一応, std::set_unexpected() std::set_terminate() でハンドラを変更することができる。次のようにすると、自分のハンドラが呼び出されるようになる。

C++
[RAW]
  1. #include <exception>
  2. #include <iostream>
  3. // 指定した型と異なる型の例外を投げる例.
  4. // => std::unexpected() が呼び出される。
  5. // なお, f() noexcept の場合は, 違反した場合, std::unexpected() ではなく, 直接
  6. // std::terminate() が呼び出される
  7. void throwable() throw(int /*, std::bad_exception */) {
  8. throw 1.0;
  9. }
  10. void my_unexpected_handler() {
  11. std::cout << "my unexpected handler\n";
  12. // これをイキにすると, throw(...) に列挙されている型なので, 処理が続行し,
  13. // catch できる.
  14. //throw 1;
  15. // 列挙されていない型を投げると, bad_exception に差し替わる
  16. throw "hoge";
  17. }
  18. int main() {
  19. // std::unexpected() のハンドラを変更する
  20. std::set_unexpected( my_unexpected_handler );
  21. // std::terminate() のハンドラ.
  22. // abort を止めることはできない.
  23. std::set_terminate([](){ std::cout << "my terminate handler\n"; });
  24. try {
  25. throwable();
  26. } catch (std::bad_exception& e ) {
  27. std::cout << e.what() << "\n";
  28. } catch (...) {
  29. std::cout << "caught!\n";
  30. }
  31. return 0;
  32. }

unexpectedハンドラは、次のように動く;

  1. 例外を投げない場合, 元の例外の取り回しが続行
    => それは元の throw(...) に違反なので, std::terminate() に進む
  2. このハンドラから例外を投げた場合,
    1. 例外発生元の関数の throw(...) に列挙されている型なら, 最初からそれが投げられたかのように、例外が取り回わされる
    2. throw(...) に列挙されていない場合, std::bad_exception にさらに差し替わる. その上で, bad_exception が列挙されていない場合, やっぱり terminate().

しかし実際問題, このハンドラで何か意味のある処理をさせるのはできない。

unexpected ハンドラの内部では, 一体どこでどのような例外が発生したために自分が呼び出されたのかを知るすべがない。さらに、ハンドラ内で何か例外を投げないと、元の例外が再び送出されてabortしてしまう。かといって元の関数で許可されていない例外を投げると std::bad_exception を投げたものと見なされ、std::bad_exception も許可されていないと, やっぱりabortしてしまう。

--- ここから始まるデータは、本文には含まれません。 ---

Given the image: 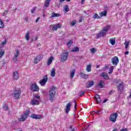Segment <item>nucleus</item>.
Returning a JSON list of instances; mask_svg holds the SVG:
<instances>
[{"mask_svg": "<svg viewBox=\"0 0 131 131\" xmlns=\"http://www.w3.org/2000/svg\"><path fill=\"white\" fill-rule=\"evenodd\" d=\"M109 29H110V26L109 25L103 28L102 30L101 31L99 34L96 35V38L99 39L100 37H102V36H105L106 33L109 30Z\"/></svg>", "mask_w": 131, "mask_h": 131, "instance_id": "obj_1", "label": "nucleus"}, {"mask_svg": "<svg viewBox=\"0 0 131 131\" xmlns=\"http://www.w3.org/2000/svg\"><path fill=\"white\" fill-rule=\"evenodd\" d=\"M55 95H56V87H55V86L50 87V89L49 90V99L51 102H53V101H54Z\"/></svg>", "mask_w": 131, "mask_h": 131, "instance_id": "obj_2", "label": "nucleus"}, {"mask_svg": "<svg viewBox=\"0 0 131 131\" xmlns=\"http://www.w3.org/2000/svg\"><path fill=\"white\" fill-rule=\"evenodd\" d=\"M12 95H13L14 99L18 100L21 96V89L19 88L14 89Z\"/></svg>", "mask_w": 131, "mask_h": 131, "instance_id": "obj_3", "label": "nucleus"}, {"mask_svg": "<svg viewBox=\"0 0 131 131\" xmlns=\"http://www.w3.org/2000/svg\"><path fill=\"white\" fill-rule=\"evenodd\" d=\"M117 84V88L119 91V92H123V90H124V85L123 82H121L120 80H119L116 82Z\"/></svg>", "mask_w": 131, "mask_h": 131, "instance_id": "obj_4", "label": "nucleus"}, {"mask_svg": "<svg viewBox=\"0 0 131 131\" xmlns=\"http://www.w3.org/2000/svg\"><path fill=\"white\" fill-rule=\"evenodd\" d=\"M30 113V111L29 110H27L26 112H24V115H21V118L19 119V121H25L28 117L29 114Z\"/></svg>", "mask_w": 131, "mask_h": 131, "instance_id": "obj_5", "label": "nucleus"}, {"mask_svg": "<svg viewBox=\"0 0 131 131\" xmlns=\"http://www.w3.org/2000/svg\"><path fill=\"white\" fill-rule=\"evenodd\" d=\"M69 55V53L68 51H65L61 54V62H65L66 60L68 58V55Z\"/></svg>", "mask_w": 131, "mask_h": 131, "instance_id": "obj_6", "label": "nucleus"}, {"mask_svg": "<svg viewBox=\"0 0 131 131\" xmlns=\"http://www.w3.org/2000/svg\"><path fill=\"white\" fill-rule=\"evenodd\" d=\"M48 75L44 76L43 78L39 81V83L40 84L41 86H43V85H46L47 82L48 81Z\"/></svg>", "mask_w": 131, "mask_h": 131, "instance_id": "obj_7", "label": "nucleus"}, {"mask_svg": "<svg viewBox=\"0 0 131 131\" xmlns=\"http://www.w3.org/2000/svg\"><path fill=\"white\" fill-rule=\"evenodd\" d=\"M94 100L95 102H96L97 104L102 103V99H101V97L98 94H96L94 96Z\"/></svg>", "mask_w": 131, "mask_h": 131, "instance_id": "obj_8", "label": "nucleus"}, {"mask_svg": "<svg viewBox=\"0 0 131 131\" xmlns=\"http://www.w3.org/2000/svg\"><path fill=\"white\" fill-rule=\"evenodd\" d=\"M31 91L32 92H38L39 91V88L37 86L36 83H33L31 84Z\"/></svg>", "mask_w": 131, "mask_h": 131, "instance_id": "obj_9", "label": "nucleus"}, {"mask_svg": "<svg viewBox=\"0 0 131 131\" xmlns=\"http://www.w3.org/2000/svg\"><path fill=\"white\" fill-rule=\"evenodd\" d=\"M42 59V55L39 54L37 55L36 58L34 60V63L37 64V63H39L40 62V60Z\"/></svg>", "mask_w": 131, "mask_h": 131, "instance_id": "obj_10", "label": "nucleus"}, {"mask_svg": "<svg viewBox=\"0 0 131 131\" xmlns=\"http://www.w3.org/2000/svg\"><path fill=\"white\" fill-rule=\"evenodd\" d=\"M31 117L33 119H40V118H42V117L40 115H36L34 114H32L31 115Z\"/></svg>", "mask_w": 131, "mask_h": 131, "instance_id": "obj_11", "label": "nucleus"}, {"mask_svg": "<svg viewBox=\"0 0 131 131\" xmlns=\"http://www.w3.org/2000/svg\"><path fill=\"white\" fill-rule=\"evenodd\" d=\"M71 108V103L69 102L67 105H66V111L65 112L67 114L69 113V112L70 111V109Z\"/></svg>", "mask_w": 131, "mask_h": 131, "instance_id": "obj_12", "label": "nucleus"}, {"mask_svg": "<svg viewBox=\"0 0 131 131\" xmlns=\"http://www.w3.org/2000/svg\"><path fill=\"white\" fill-rule=\"evenodd\" d=\"M61 27H62V26L60 25V24H56L52 27V30H53V31H57L58 28L60 29Z\"/></svg>", "mask_w": 131, "mask_h": 131, "instance_id": "obj_13", "label": "nucleus"}, {"mask_svg": "<svg viewBox=\"0 0 131 131\" xmlns=\"http://www.w3.org/2000/svg\"><path fill=\"white\" fill-rule=\"evenodd\" d=\"M109 120L112 122H115V113H114L110 115Z\"/></svg>", "mask_w": 131, "mask_h": 131, "instance_id": "obj_14", "label": "nucleus"}, {"mask_svg": "<svg viewBox=\"0 0 131 131\" xmlns=\"http://www.w3.org/2000/svg\"><path fill=\"white\" fill-rule=\"evenodd\" d=\"M13 78L14 80H17L19 78V72H14L13 73Z\"/></svg>", "mask_w": 131, "mask_h": 131, "instance_id": "obj_15", "label": "nucleus"}, {"mask_svg": "<svg viewBox=\"0 0 131 131\" xmlns=\"http://www.w3.org/2000/svg\"><path fill=\"white\" fill-rule=\"evenodd\" d=\"M95 83V82L93 80H90L88 81V83L86 85V88L87 89H90V88H92L93 85H94V84Z\"/></svg>", "mask_w": 131, "mask_h": 131, "instance_id": "obj_16", "label": "nucleus"}, {"mask_svg": "<svg viewBox=\"0 0 131 131\" xmlns=\"http://www.w3.org/2000/svg\"><path fill=\"white\" fill-rule=\"evenodd\" d=\"M54 59H55V57H54V56H50V57L48 59V61H47V63L48 66H50L51 65Z\"/></svg>", "mask_w": 131, "mask_h": 131, "instance_id": "obj_17", "label": "nucleus"}, {"mask_svg": "<svg viewBox=\"0 0 131 131\" xmlns=\"http://www.w3.org/2000/svg\"><path fill=\"white\" fill-rule=\"evenodd\" d=\"M98 85L100 89H102V88L105 85V81L103 80L100 81L98 83Z\"/></svg>", "mask_w": 131, "mask_h": 131, "instance_id": "obj_18", "label": "nucleus"}, {"mask_svg": "<svg viewBox=\"0 0 131 131\" xmlns=\"http://www.w3.org/2000/svg\"><path fill=\"white\" fill-rule=\"evenodd\" d=\"M86 71L87 72H91L92 71V64L89 63L86 66Z\"/></svg>", "mask_w": 131, "mask_h": 131, "instance_id": "obj_19", "label": "nucleus"}, {"mask_svg": "<svg viewBox=\"0 0 131 131\" xmlns=\"http://www.w3.org/2000/svg\"><path fill=\"white\" fill-rule=\"evenodd\" d=\"M51 18H55V17H60L61 16V14L60 13H56L55 12H52L51 14Z\"/></svg>", "mask_w": 131, "mask_h": 131, "instance_id": "obj_20", "label": "nucleus"}, {"mask_svg": "<svg viewBox=\"0 0 131 131\" xmlns=\"http://www.w3.org/2000/svg\"><path fill=\"white\" fill-rule=\"evenodd\" d=\"M29 34H30V32L29 31H27L26 32V35L25 36V38L26 40L28 41L30 39V37L29 36Z\"/></svg>", "mask_w": 131, "mask_h": 131, "instance_id": "obj_21", "label": "nucleus"}, {"mask_svg": "<svg viewBox=\"0 0 131 131\" xmlns=\"http://www.w3.org/2000/svg\"><path fill=\"white\" fill-rule=\"evenodd\" d=\"M56 75V70H55V68H52L51 71V76H52V77H55Z\"/></svg>", "mask_w": 131, "mask_h": 131, "instance_id": "obj_22", "label": "nucleus"}, {"mask_svg": "<svg viewBox=\"0 0 131 131\" xmlns=\"http://www.w3.org/2000/svg\"><path fill=\"white\" fill-rule=\"evenodd\" d=\"M79 75L80 76H82L83 75V78L84 79H88V78H89V75L88 74H85L83 73H80Z\"/></svg>", "mask_w": 131, "mask_h": 131, "instance_id": "obj_23", "label": "nucleus"}, {"mask_svg": "<svg viewBox=\"0 0 131 131\" xmlns=\"http://www.w3.org/2000/svg\"><path fill=\"white\" fill-rule=\"evenodd\" d=\"M51 0H46L45 3V7L48 8L50 6Z\"/></svg>", "mask_w": 131, "mask_h": 131, "instance_id": "obj_24", "label": "nucleus"}, {"mask_svg": "<svg viewBox=\"0 0 131 131\" xmlns=\"http://www.w3.org/2000/svg\"><path fill=\"white\" fill-rule=\"evenodd\" d=\"M102 76L104 79H109V76H108V74H107V73H102Z\"/></svg>", "mask_w": 131, "mask_h": 131, "instance_id": "obj_25", "label": "nucleus"}, {"mask_svg": "<svg viewBox=\"0 0 131 131\" xmlns=\"http://www.w3.org/2000/svg\"><path fill=\"white\" fill-rule=\"evenodd\" d=\"M99 15L101 17H104V16H107V11H104L101 12L99 13Z\"/></svg>", "mask_w": 131, "mask_h": 131, "instance_id": "obj_26", "label": "nucleus"}, {"mask_svg": "<svg viewBox=\"0 0 131 131\" xmlns=\"http://www.w3.org/2000/svg\"><path fill=\"white\" fill-rule=\"evenodd\" d=\"M32 105H38L39 103H38V101L32 99L31 100Z\"/></svg>", "mask_w": 131, "mask_h": 131, "instance_id": "obj_27", "label": "nucleus"}, {"mask_svg": "<svg viewBox=\"0 0 131 131\" xmlns=\"http://www.w3.org/2000/svg\"><path fill=\"white\" fill-rule=\"evenodd\" d=\"M74 73H75V69H73L71 72V78H73L74 77Z\"/></svg>", "mask_w": 131, "mask_h": 131, "instance_id": "obj_28", "label": "nucleus"}, {"mask_svg": "<svg viewBox=\"0 0 131 131\" xmlns=\"http://www.w3.org/2000/svg\"><path fill=\"white\" fill-rule=\"evenodd\" d=\"M93 19H101V16H99L97 13H95L93 16Z\"/></svg>", "mask_w": 131, "mask_h": 131, "instance_id": "obj_29", "label": "nucleus"}, {"mask_svg": "<svg viewBox=\"0 0 131 131\" xmlns=\"http://www.w3.org/2000/svg\"><path fill=\"white\" fill-rule=\"evenodd\" d=\"M5 27V24H4V21L2 19H0V28H4Z\"/></svg>", "mask_w": 131, "mask_h": 131, "instance_id": "obj_30", "label": "nucleus"}, {"mask_svg": "<svg viewBox=\"0 0 131 131\" xmlns=\"http://www.w3.org/2000/svg\"><path fill=\"white\" fill-rule=\"evenodd\" d=\"M124 45L125 46V49L126 50H127V48H128V46L129 45V42H127L126 40H125Z\"/></svg>", "mask_w": 131, "mask_h": 131, "instance_id": "obj_31", "label": "nucleus"}, {"mask_svg": "<svg viewBox=\"0 0 131 131\" xmlns=\"http://www.w3.org/2000/svg\"><path fill=\"white\" fill-rule=\"evenodd\" d=\"M73 43V41L72 40H70L67 42V46L68 47H71V45Z\"/></svg>", "mask_w": 131, "mask_h": 131, "instance_id": "obj_32", "label": "nucleus"}, {"mask_svg": "<svg viewBox=\"0 0 131 131\" xmlns=\"http://www.w3.org/2000/svg\"><path fill=\"white\" fill-rule=\"evenodd\" d=\"M64 11L65 12H69V7H68V5H64Z\"/></svg>", "mask_w": 131, "mask_h": 131, "instance_id": "obj_33", "label": "nucleus"}, {"mask_svg": "<svg viewBox=\"0 0 131 131\" xmlns=\"http://www.w3.org/2000/svg\"><path fill=\"white\" fill-rule=\"evenodd\" d=\"M119 63V59H118V57L115 56V65H117Z\"/></svg>", "mask_w": 131, "mask_h": 131, "instance_id": "obj_34", "label": "nucleus"}, {"mask_svg": "<svg viewBox=\"0 0 131 131\" xmlns=\"http://www.w3.org/2000/svg\"><path fill=\"white\" fill-rule=\"evenodd\" d=\"M113 69H114V67L113 66L111 67L110 69V72H108V74H111V73L113 72Z\"/></svg>", "mask_w": 131, "mask_h": 131, "instance_id": "obj_35", "label": "nucleus"}, {"mask_svg": "<svg viewBox=\"0 0 131 131\" xmlns=\"http://www.w3.org/2000/svg\"><path fill=\"white\" fill-rule=\"evenodd\" d=\"M78 51H79V48L77 47H75L72 50V52H78Z\"/></svg>", "mask_w": 131, "mask_h": 131, "instance_id": "obj_36", "label": "nucleus"}, {"mask_svg": "<svg viewBox=\"0 0 131 131\" xmlns=\"http://www.w3.org/2000/svg\"><path fill=\"white\" fill-rule=\"evenodd\" d=\"M110 42L112 45V46H114V45H115V40H114L113 39H110Z\"/></svg>", "mask_w": 131, "mask_h": 131, "instance_id": "obj_37", "label": "nucleus"}, {"mask_svg": "<svg viewBox=\"0 0 131 131\" xmlns=\"http://www.w3.org/2000/svg\"><path fill=\"white\" fill-rule=\"evenodd\" d=\"M4 55H5V51H2V50L0 49V58H2Z\"/></svg>", "mask_w": 131, "mask_h": 131, "instance_id": "obj_38", "label": "nucleus"}, {"mask_svg": "<svg viewBox=\"0 0 131 131\" xmlns=\"http://www.w3.org/2000/svg\"><path fill=\"white\" fill-rule=\"evenodd\" d=\"M19 50H17L16 52L14 54V57H18V56H19Z\"/></svg>", "mask_w": 131, "mask_h": 131, "instance_id": "obj_39", "label": "nucleus"}, {"mask_svg": "<svg viewBox=\"0 0 131 131\" xmlns=\"http://www.w3.org/2000/svg\"><path fill=\"white\" fill-rule=\"evenodd\" d=\"M110 67V64H106L105 65L104 67L103 68L104 70H106V69H108Z\"/></svg>", "mask_w": 131, "mask_h": 131, "instance_id": "obj_40", "label": "nucleus"}, {"mask_svg": "<svg viewBox=\"0 0 131 131\" xmlns=\"http://www.w3.org/2000/svg\"><path fill=\"white\" fill-rule=\"evenodd\" d=\"M112 64H113V65H115V56H114L112 58Z\"/></svg>", "mask_w": 131, "mask_h": 131, "instance_id": "obj_41", "label": "nucleus"}, {"mask_svg": "<svg viewBox=\"0 0 131 131\" xmlns=\"http://www.w3.org/2000/svg\"><path fill=\"white\" fill-rule=\"evenodd\" d=\"M4 110L5 111H8L9 110V106L5 104L4 105Z\"/></svg>", "mask_w": 131, "mask_h": 131, "instance_id": "obj_42", "label": "nucleus"}, {"mask_svg": "<svg viewBox=\"0 0 131 131\" xmlns=\"http://www.w3.org/2000/svg\"><path fill=\"white\" fill-rule=\"evenodd\" d=\"M91 52L92 54H95L96 53V48H92L91 49Z\"/></svg>", "mask_w": 131, "mask_h": 131, "instance_id": "obj_43", "label": "nucleus"}, {"mask_svg": "<svg viewBox=\"0 0 131 131\" xmlns=\"http://www.w3.org/2000/svg\"><path fill=\"white\" fill-rule=\"evenodd\" d=\"M75 24H76V21H72L71 22V26H74V25H75Z\"/></svg>", "mask_w": 131, "mask_h": 131, "instance_id": "obj_44", "label": "nucleus"}, {"mask_svg": "<svg viewBox=\"0 0 131 131\" xmlns=\"http://www.w3.org/2000/svg\"><path fill=\"white\" fill-rule=\"evenodd\" d=\"M36 10V7H34L33 9H32L31 10V12L32 14H33V13H34V12H35Z\"/></svg>", "mask_w": 131, "mask_h": 131, "instance_id": "obj_45", "label": "nucleus"}, {"mask_svg": "<svg viewBox=\"0 0 131 131\" xmlns=\"http://www.w3.org/2000/svg\"><path fill=\"white\" fill-rule=\"evenodd\" d=\"M9 12V10H6L3 13V16H6V15H8V13Z\"/></svg>", "mask_w": 131, "mask_h": 131, "instance_id": "obj_46", "label": "nucleus"}, {"mask_svg": "<svg viewBox=\"0 0 131 131\" xmlns=\"http://www.w3.org/2000/svg\"><path fill=\"white\" fill-rule=\"evenodd\" d=\"M83 20V18L82 17V16H81L80 17V19L79 20V23H81V22Z\"/></svg>", "mask_w": 131, "mask_h": 131, "instance_id": "obj_47", "label": "nucleus"}, {"mask_svg": "<svg viewBox=\"0 0 131 131\" xmlns=\"http://www.w3.org/2000/svg\"><path fill=\"white\" fill-rule=\"evenodd\" d=\"M7 43V40H4V41H2L1 43L2 46H5V44Z\"/></svg>", "mask_w": 131, "mask_h": 131, "instance_id": "obj_48", "label": "nucleus"}, {"mask_svg": "<svg viewBox=\"0 0 131 131\" xmlns=\"http://www.w3.org/2000/svg\"><path fill=\"white\" fill-rule=\"evenodd\" d=\"M17 57H16L14 56V57L13 58V61H14V62H17V61H18V58H17Z\"/></svg>", "mask_w": 131, "mask_h": 131, "instance_id": "obj_49", "label": "nucleus"}, {"mask_svg": "<svg viewBox=\"0 0 131 131\" xmlns=\"http://www.w3.org/2000/svg\"><path fill=\"white\" fill-rule=\"evenodd\" d=\"M85 93V91H81V92H80V96H82V95H84Z\"/></svg>", "mask_w": 131, "mask_h": 131, "instance_id": "obj_50", "label": "nucleus"}, {"mask_svg": "<svg viewBox=\"0 0 131 131\" xmlns=\"http://www.w3.org/2000/svg\"><path fill=\"white\" fill-rule=\"evenodd\" d=\"M74 103L75 104V109H76V107L77 106V103L75 101H74Z\"/></svg>", "mask_w": 131, "mask_h": 131, "instance_id": "obj_51", "label": "nucleus"}, {"mask_svg": "<svg viewBox=\"0 0 131 131\" xmlns=\"http://www.w3.org/2000/svg\"><path fill=\"white\" fill-rule=\"evenodd\" d=\"M35 98H36V99H38L39 100L40 99V96H39V95H36L35 96Z\"/></svg>", "mask_w": 131, "mask_h": 131, "instance_id": "obj_52", "label": "nucleus"}, {"mask_svg": "<svg viewBox=\"0 0 131 131\" xmlns=\"http://www.w3.org/2000/svg\"><path fill=\"white\" fill-rule=\"evenodd\" d=\"M113 93H114V91L111 90L109 92V95H112V94H113Z\"/></svg>", "mask_w": 131, "mask_h": 131, "instance_id": "obj_53", "label": "nucleus"}, {"mask_svg": "<svg viewBox=\"0 0 131 131\" xmlns=\"http://www.w3.org/2000/svg\"><path fill=\"white\" fill-rule=\"evenodd\" d=\"M39 19H40V17H38L36 18V19L35 20L36 23H37V22H38V21H39Z\"/></svg>", "mask_w": 131, "mask_h": 131, "instance_id": "obj_54", "label": "nucleus"}, {"mask_svg": "<svg viewBox=\"0 0 131 131\" xmlns=\"http://www.w3.org/2000/svg\"><path fill=\"white\" fill-rule=\"evenodd\" d=\"M118 116V114L117 113H115V120L116 121V118H117V117Z\"/></svg>", "mask_w": 131, "mask_h": 131, "instance_id": "obj_55", "label": "nucleus"}, {"mask_svg": "<svg viewBox=\"0 0 131 131\" xmlns=\"http://www.w3.org/2000/svg\"><path fill=\"white\" fill-rule=\"evenodd\" d=\"M85 1V0H81V5H84V3Z\"/></svg>", "mask_w": 131, "mask_h": 131, "instance_id": "obj_56", "label": "nucleus"}, {"mask_svg": "<svg viewBox=\"0 0 131 131\" xmlns=\"http://www.w3.org/2000/svg\"><path fill=\"white\" fill-rule=\"evenodd\" d=\"M120 131H128V130H127V128H125V129H122L120 130Z\"/></svg>", "mask_w": 131, "mask_h": 131, "instance_id": "obj_57", "label": "nucleus"}, {"mask_svg": "<svg viewBox=\"0 0 131 131\" xmlns=\"http://www.w3.org/2000/svg\"><path fill=\"white\" fill-rule=\"evenodd\" d=\"M25 21H26L27 22H28V17H26L25 18Z\"/></svg>", "mask_w": 131, "mask_h": 131, "instance_id": "obj_58", "label": "nucleus"}, {"mask_svg": "<svg viewBox=\"0 0 131 131\" xmlns=\"http://www.w3.org/2000/svg\"><path fill=\"white\" fill-rule=\"evenodd\" d=\"M107 101H108V99H105L103 101V103H106V102H107Z\"/></svg>", "mask_w": 131, "mask_h": 131, "instance_id": "obj_59", "label": "nucleus"}, {"mask_svg": "<svg viewBox=\"0 0 131 131\" xmlns=\"http://www.w3.org/2000/svg\"><path fill=\"white\" fill-rule=\"evenodd\" d=\"M34 40L36 41V40H37L38 37L36 36H35V37H34Z\"/></svg>", "mask_w": 131, "mask_h": 131, "instance_id": "obj_60", "label": "nucleus"}, {"mask_svg": "<svg viewBox=\"0 0 131 131\" xmlns=\"http://www.w3.org/2000/svg\"><path fill=\"white\" fill-rule=\"evenodd\" d=\"M128 54H129L128 51H126V52H125V55H128Z\"/></svg>", "mask_w": 131, "mask_h": 131, "instance_id": "obj_61", "label": "nucleus"}, {"mask_svg": "<svg viewBox=\"0 0 131 131\" xmlns=\"http://www.w3.org/2000/svg\"><path fill=\"white\" fill-rule=\"evenodd\" d=\"M65 0H59V3H63V2H64Z\"/></svg>", "mask_w": 131, "mask_h": 131, "instance_id": "obj_62", "label": "nucleus"}, {"mask_svg": "<svg viewBox=\"0 0 131 131\" xmlns=\"http://www.w3.org/2000/svg\"><path fill=\"white\" fill-rule=\"evenodd\" d=\"M99 67H100L99 66H96V68H99Z\"/></svg>", "mask_w": 131, "mask_h": 131, "instance_id": "obj_63", "label": "nucleus"}, {"mask_svg": "<svg viewBox=\"0 0 131 131\" xmlns=\"http://www.w3.org/2000/svg\"><path fill=\"white\" fill-rule=\"evenodd\" d=\"M70 129L72 128V126L70 125Z\"/></svg>", "mask_w": 131, "mask_h": 131, "instance_id": "obj_64", "label": "nucleus"}]
</instances>
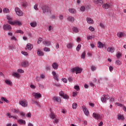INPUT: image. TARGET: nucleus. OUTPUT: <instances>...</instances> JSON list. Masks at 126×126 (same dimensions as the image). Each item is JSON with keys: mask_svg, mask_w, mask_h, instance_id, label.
Masks as SVG:
<instances>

結局、何かログを取るくらいが関の山で、関数宣言で std::bad_exception も指定されていることを期待してそれを投げるぐらいしかできない。

元の関数に焦点を合わせると、やはり, 列挙している型以外の例外が送出されることはありえない、ということになる。

例外安全性

エラー処理の方法はいろいろ考えられる。

方法 難点
戻り値によってエラーかどうか (-1とかナル値とか), あるいはエラーコードを返す。 エラーコード以上のことが分からない.
オブジェクトの状態を変化させ, 別のメソッドで問い合わせる. エラー処理の書き忘れ
Eitherを返す
例外
モナド

例外安全性の水準

例外によってエラー処理をおこなう場合, 例外安全性を満たす必要がある。

例外安全性は,次の3つの水準がある。

基本保証 (Basic Guarantee)
例外が発生しても, (1) リソースのリークを発生させない。(2) オブジェクトの内部状態の整合性が保たれる。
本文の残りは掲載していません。